## Text section:

⁂

Beyond such repair work, I found myself asking them to massage their plans so that they had an elegance that I realized was based on my own training. Because of the nature of their brief—a “maker space” inside a large volume that is also intended to contain an arts magnet school and an afterschool program—I was sending them to look at Richard Meier, FAIA’s early buildings whose play between structure, space, and circulation elements had always delighted me. For the more adventuresome students, there were the “upside-down axonometrics” that James Stirling used in his three German museum designs of the 1970s. And always, of course, there were the sequences of spaces Frank Lloyd Wright laid out, those in which we were sitting as we spoke—I do teach at Taliesin, after all—and that lead us every day from light to dark to light again, turning us along the way, narrowing around us, opening up, and making us aware of where we are and where we are going.

⁂

## Information supplied:
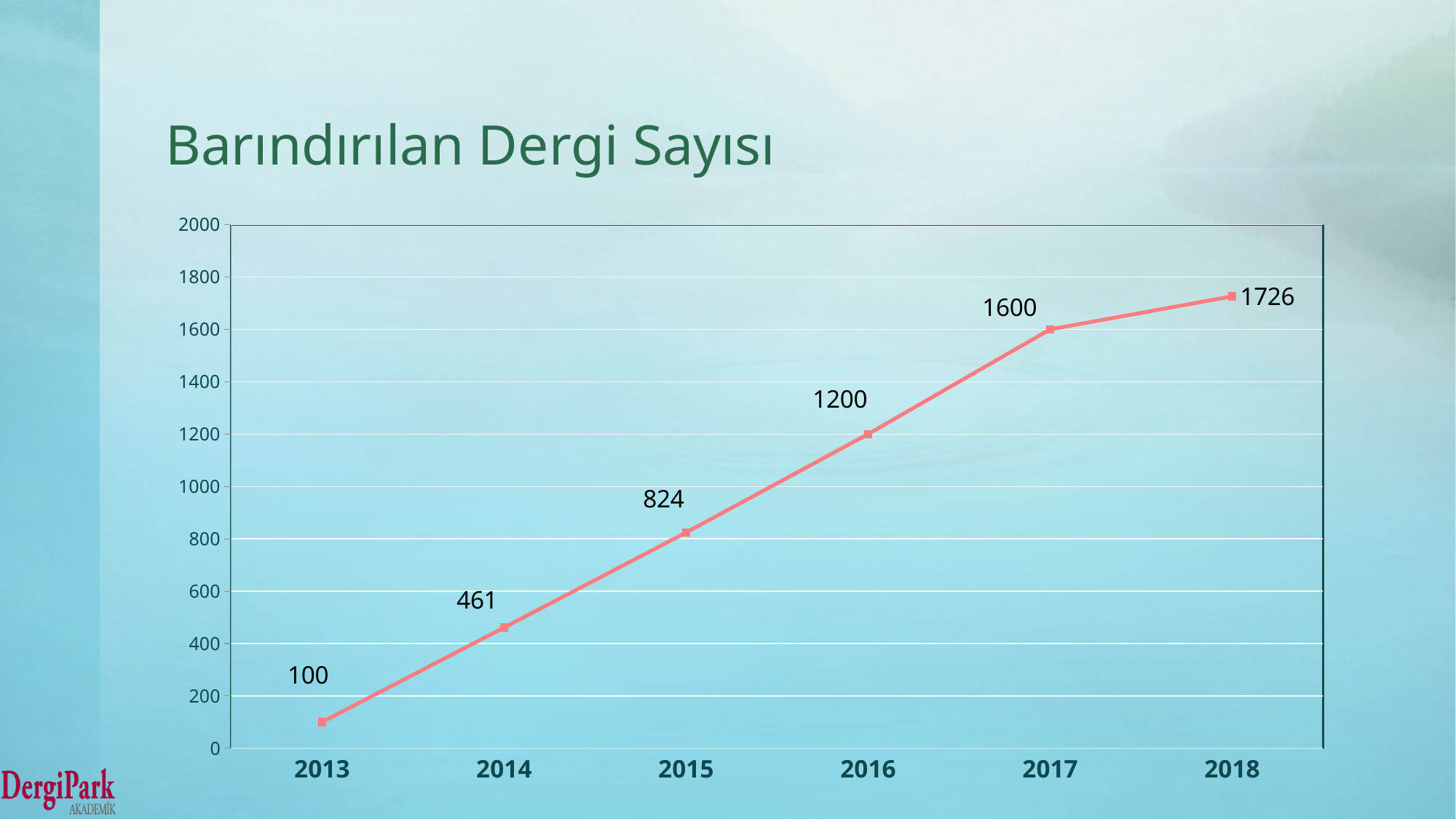
What is the value for 2018? 1726 Which year has the lowest value? 2013 What is the value for 2015? 824 What is the value for 2013? 100 What is the difference between the values for 2017 and 2016? 400 Which year has the highest value? 2018 How many years are plotted on the chart? 6 What kind of chart is shown on the slide? line chart Which is larger, the value for 2014 or the value for 2015? 2015 What is the difference between the values for 2018 and 2013? 1626 Do the values rise or fall from 2013 to 2018? rise Is the value for 2016 greater or less than 1000? greater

⁂

## Directions:
Continue the passage about reviewing architecture students' plans at Taliesin, picking up after its final sentence.

## Answer section:
SANAA Floor plans for the New Museum by SANAA

I did not send the students to look at much contemporary work. That is not because I am one of those people who believe that everything was better once, but because the making of such beautiful plans seems to be less of a concern to designers today. In some cases, as in the work of the Japanese firm SANAA, the use of deliberately “bad” or banal plans seems to be the point: At the New Museum in New York, the elevator opens directly into the major exhibition spaces and the circulation is a fire stairs tucked behind that vertical shaft. In the work of architects who delight in the freedom that computational innovation delivers, the shaping of space happens in three dimensions to such a complex degree that it is almost impossible to represent in plan—such as in UNStudio’s Arnhem train station in the Netherlands.

11/18/2015: Transfer Hall of the newly opened Arnhem Central Station
©Ronald Tilleman Arnhem Station, in the Netherlands, by UNStudio
UNStudio Arnhem Station - ground floor
UNStudio Arnhem Station - second floor

For younger practitioners, plans seem to be so irrelevant that they rarely publish them, preferring to show us renderings that are so realistic that you find yourself wondering whether you are looking at a promise or a real building. It is the effect, which itself can be an evanescent image, that matters, not how you move through or even use the spaces.

Both the best students I have taught in the last few years and the best young practitioners I know still make good plans—ones that work and are sexy—but they do them almost as a matter of fact while concentrating on more three-dimensional or visual heroics. The plan is just too abstract and static to matter.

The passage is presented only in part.